* **Goal**
Quote verbatim the lines of the material below, starting with the line that contains "What is the measured" and continuing through the end of the material.

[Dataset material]
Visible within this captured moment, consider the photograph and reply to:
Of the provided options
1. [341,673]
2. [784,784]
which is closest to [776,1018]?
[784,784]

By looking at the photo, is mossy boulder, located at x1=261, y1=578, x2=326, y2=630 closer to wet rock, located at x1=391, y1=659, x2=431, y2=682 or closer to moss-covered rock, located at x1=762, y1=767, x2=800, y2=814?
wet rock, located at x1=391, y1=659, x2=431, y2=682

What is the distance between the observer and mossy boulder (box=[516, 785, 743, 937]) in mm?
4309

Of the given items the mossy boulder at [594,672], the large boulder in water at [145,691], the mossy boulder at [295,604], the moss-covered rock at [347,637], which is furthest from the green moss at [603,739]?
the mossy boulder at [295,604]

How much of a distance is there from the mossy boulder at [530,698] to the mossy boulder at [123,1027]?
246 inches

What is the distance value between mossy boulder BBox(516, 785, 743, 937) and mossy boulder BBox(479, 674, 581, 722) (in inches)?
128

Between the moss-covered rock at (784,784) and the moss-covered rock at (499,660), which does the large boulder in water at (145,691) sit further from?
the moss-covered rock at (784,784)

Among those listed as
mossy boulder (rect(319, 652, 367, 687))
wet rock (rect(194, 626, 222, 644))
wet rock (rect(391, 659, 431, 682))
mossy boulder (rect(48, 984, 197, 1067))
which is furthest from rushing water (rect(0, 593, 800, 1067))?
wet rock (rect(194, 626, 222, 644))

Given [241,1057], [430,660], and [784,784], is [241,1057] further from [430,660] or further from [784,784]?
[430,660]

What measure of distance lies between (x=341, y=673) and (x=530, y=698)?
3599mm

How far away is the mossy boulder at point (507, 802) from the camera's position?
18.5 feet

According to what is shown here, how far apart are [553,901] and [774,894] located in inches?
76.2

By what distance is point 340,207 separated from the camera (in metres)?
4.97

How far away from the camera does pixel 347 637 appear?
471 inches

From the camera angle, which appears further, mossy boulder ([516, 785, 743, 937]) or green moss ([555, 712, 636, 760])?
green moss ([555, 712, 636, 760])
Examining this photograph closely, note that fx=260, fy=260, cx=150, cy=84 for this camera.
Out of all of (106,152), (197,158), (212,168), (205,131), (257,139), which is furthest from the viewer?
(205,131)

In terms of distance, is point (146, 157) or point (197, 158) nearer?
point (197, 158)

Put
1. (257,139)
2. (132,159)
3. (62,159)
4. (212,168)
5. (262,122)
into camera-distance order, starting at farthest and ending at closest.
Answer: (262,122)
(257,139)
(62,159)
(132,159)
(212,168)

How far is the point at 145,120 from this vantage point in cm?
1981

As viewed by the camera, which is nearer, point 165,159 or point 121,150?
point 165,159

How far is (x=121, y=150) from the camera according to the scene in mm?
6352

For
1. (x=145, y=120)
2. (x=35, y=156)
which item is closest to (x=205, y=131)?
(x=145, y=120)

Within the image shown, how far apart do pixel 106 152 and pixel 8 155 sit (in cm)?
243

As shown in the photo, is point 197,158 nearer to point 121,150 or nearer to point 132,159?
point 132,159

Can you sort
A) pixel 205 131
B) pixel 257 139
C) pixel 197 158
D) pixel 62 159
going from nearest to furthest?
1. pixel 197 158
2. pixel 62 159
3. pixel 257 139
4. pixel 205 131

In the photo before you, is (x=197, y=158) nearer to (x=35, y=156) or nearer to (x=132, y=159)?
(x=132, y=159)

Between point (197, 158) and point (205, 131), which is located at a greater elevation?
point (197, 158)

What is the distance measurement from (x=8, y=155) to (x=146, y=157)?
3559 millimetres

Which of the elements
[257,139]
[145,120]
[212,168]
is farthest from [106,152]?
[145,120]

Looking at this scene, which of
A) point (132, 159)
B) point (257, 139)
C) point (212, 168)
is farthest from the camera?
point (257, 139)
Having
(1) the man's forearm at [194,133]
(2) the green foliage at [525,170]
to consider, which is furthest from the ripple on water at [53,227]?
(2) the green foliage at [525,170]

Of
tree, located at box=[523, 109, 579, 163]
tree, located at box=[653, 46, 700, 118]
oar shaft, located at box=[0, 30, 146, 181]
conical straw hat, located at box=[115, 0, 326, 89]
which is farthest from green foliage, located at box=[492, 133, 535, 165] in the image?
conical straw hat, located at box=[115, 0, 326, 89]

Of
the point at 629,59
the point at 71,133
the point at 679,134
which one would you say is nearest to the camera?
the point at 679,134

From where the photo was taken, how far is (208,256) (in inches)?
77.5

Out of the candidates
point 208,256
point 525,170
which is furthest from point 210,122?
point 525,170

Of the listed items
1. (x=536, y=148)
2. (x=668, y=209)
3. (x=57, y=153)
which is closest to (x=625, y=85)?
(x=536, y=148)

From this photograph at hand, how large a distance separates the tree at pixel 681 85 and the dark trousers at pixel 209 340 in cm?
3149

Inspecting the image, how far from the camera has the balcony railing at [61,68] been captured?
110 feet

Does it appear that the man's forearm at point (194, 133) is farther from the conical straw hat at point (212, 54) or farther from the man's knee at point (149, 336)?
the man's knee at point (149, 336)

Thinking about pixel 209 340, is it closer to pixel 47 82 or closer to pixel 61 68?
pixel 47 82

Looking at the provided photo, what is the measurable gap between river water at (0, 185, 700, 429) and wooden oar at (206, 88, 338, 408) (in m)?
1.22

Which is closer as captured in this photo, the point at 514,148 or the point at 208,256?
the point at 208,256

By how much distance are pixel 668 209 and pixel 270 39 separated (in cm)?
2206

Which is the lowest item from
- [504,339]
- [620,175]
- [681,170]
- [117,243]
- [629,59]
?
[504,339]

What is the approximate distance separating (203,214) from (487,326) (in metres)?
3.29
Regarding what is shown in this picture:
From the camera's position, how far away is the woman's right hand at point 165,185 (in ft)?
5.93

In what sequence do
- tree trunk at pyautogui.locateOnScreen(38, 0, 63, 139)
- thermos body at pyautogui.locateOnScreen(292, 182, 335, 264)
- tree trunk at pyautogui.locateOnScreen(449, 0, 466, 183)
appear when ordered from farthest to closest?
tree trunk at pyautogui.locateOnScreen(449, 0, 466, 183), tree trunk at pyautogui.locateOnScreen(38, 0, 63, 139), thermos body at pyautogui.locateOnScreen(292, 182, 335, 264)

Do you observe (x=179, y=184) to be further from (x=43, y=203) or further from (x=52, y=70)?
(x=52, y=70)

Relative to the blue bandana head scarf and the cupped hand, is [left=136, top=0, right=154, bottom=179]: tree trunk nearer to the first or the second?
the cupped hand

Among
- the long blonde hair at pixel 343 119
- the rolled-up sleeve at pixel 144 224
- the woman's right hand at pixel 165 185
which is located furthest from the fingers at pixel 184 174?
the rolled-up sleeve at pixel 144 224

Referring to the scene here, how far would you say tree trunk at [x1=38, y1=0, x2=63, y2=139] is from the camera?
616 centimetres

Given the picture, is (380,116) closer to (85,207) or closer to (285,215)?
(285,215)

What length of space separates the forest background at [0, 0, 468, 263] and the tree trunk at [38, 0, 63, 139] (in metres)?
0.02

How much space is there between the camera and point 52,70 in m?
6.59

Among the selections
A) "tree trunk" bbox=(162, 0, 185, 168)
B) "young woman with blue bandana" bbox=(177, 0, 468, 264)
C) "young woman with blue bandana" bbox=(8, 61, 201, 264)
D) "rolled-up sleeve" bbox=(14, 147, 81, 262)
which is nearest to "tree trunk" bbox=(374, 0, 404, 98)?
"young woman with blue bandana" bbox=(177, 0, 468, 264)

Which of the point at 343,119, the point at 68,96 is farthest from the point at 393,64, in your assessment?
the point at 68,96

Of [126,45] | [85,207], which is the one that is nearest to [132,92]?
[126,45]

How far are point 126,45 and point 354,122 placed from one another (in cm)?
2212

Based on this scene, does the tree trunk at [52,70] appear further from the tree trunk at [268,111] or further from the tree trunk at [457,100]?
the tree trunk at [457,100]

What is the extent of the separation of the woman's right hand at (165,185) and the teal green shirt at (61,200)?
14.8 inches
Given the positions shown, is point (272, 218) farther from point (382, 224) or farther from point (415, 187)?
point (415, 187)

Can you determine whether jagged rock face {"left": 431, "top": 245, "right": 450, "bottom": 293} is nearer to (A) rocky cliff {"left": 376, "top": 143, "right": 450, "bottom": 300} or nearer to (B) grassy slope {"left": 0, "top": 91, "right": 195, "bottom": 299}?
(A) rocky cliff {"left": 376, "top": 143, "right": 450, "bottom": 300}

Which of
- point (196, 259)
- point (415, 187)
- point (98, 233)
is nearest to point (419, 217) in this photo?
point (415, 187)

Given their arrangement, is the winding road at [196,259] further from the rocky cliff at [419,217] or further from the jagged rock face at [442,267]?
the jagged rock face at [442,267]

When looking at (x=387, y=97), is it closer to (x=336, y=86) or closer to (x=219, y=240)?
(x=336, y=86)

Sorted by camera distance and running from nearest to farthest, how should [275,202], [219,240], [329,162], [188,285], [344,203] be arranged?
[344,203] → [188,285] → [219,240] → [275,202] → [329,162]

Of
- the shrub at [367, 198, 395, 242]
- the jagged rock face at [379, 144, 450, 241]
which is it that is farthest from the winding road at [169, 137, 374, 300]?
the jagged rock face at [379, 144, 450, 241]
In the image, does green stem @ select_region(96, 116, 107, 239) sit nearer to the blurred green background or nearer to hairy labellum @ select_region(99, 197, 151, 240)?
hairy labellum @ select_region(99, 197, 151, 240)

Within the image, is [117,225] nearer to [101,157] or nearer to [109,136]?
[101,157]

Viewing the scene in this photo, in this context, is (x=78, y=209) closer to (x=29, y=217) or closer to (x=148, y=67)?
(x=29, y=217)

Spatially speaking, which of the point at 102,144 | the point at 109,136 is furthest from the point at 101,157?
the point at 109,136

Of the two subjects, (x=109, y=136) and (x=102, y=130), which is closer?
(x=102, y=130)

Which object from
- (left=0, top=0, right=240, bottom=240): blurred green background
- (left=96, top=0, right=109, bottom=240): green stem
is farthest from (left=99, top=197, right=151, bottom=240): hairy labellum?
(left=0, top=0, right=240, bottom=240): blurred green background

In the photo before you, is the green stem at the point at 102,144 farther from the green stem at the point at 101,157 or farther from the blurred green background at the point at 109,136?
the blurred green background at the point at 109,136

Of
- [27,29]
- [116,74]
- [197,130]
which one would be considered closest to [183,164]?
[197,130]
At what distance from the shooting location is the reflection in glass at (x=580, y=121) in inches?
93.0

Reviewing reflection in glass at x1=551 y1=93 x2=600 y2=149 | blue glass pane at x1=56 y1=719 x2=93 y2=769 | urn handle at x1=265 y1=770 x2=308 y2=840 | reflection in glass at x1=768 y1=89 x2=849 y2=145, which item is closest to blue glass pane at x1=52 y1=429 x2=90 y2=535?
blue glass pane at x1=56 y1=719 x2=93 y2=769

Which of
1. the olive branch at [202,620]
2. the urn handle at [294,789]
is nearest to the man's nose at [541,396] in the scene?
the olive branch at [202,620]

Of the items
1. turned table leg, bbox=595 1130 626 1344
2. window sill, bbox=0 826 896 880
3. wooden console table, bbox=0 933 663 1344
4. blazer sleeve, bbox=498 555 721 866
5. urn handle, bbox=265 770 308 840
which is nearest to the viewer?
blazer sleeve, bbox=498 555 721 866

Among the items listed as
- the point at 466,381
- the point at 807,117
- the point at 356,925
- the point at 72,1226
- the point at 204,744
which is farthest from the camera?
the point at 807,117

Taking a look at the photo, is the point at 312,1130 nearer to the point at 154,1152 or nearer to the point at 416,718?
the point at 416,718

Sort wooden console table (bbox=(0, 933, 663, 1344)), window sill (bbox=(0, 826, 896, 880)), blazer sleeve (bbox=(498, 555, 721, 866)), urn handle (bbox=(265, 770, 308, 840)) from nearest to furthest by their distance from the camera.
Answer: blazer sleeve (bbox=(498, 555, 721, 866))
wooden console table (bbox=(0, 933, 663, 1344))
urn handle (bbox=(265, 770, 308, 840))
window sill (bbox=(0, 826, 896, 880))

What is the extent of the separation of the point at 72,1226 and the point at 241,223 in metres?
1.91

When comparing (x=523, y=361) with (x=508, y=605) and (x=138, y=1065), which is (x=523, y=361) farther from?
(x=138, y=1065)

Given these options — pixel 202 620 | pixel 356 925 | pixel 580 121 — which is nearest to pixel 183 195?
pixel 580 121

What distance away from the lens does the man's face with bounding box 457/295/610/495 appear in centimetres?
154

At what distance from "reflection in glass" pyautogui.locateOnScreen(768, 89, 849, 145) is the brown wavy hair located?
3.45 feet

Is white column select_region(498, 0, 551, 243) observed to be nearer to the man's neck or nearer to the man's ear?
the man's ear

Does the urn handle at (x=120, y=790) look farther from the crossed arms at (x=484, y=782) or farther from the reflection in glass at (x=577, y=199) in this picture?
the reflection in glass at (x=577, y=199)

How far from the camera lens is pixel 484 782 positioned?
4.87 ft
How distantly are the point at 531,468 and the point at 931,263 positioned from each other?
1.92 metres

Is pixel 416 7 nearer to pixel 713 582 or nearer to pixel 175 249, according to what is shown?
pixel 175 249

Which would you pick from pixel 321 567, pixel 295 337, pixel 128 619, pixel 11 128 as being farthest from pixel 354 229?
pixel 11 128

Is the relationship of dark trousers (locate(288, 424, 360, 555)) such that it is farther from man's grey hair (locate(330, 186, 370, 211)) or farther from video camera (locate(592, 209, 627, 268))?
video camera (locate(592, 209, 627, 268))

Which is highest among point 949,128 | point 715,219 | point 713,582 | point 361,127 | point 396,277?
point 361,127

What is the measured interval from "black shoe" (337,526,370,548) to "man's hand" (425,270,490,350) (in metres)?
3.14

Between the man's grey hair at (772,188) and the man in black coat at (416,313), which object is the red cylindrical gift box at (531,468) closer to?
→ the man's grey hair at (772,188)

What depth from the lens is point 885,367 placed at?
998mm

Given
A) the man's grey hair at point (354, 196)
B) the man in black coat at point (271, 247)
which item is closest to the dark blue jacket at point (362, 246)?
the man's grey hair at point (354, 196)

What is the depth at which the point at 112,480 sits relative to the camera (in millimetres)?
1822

* **Finished exercise**
What is the measured interval from "black shoe" (337,526,370,548) to "man's hand" (425,270,490,350) (in metres)?
3.14

Between the man's grey hair at (772,188) and the man in black coat at (416,313), which object is the red cylindrical gift box at (531,468) closer to?
→ the man's grey hair at (772,188)

What depth from the lens is point 885,367 placed at?
998mm

Given
A) the man's grey hair at point (354, 196)
B) the man in black coat at point (271, 247)
which item is closest to the dark blue jacket at point (362, 246)?
the man's grey hair at point (354, 196)

What is the depth at which the point at 112,480 sits relative to the camera (in millimetres)?
1822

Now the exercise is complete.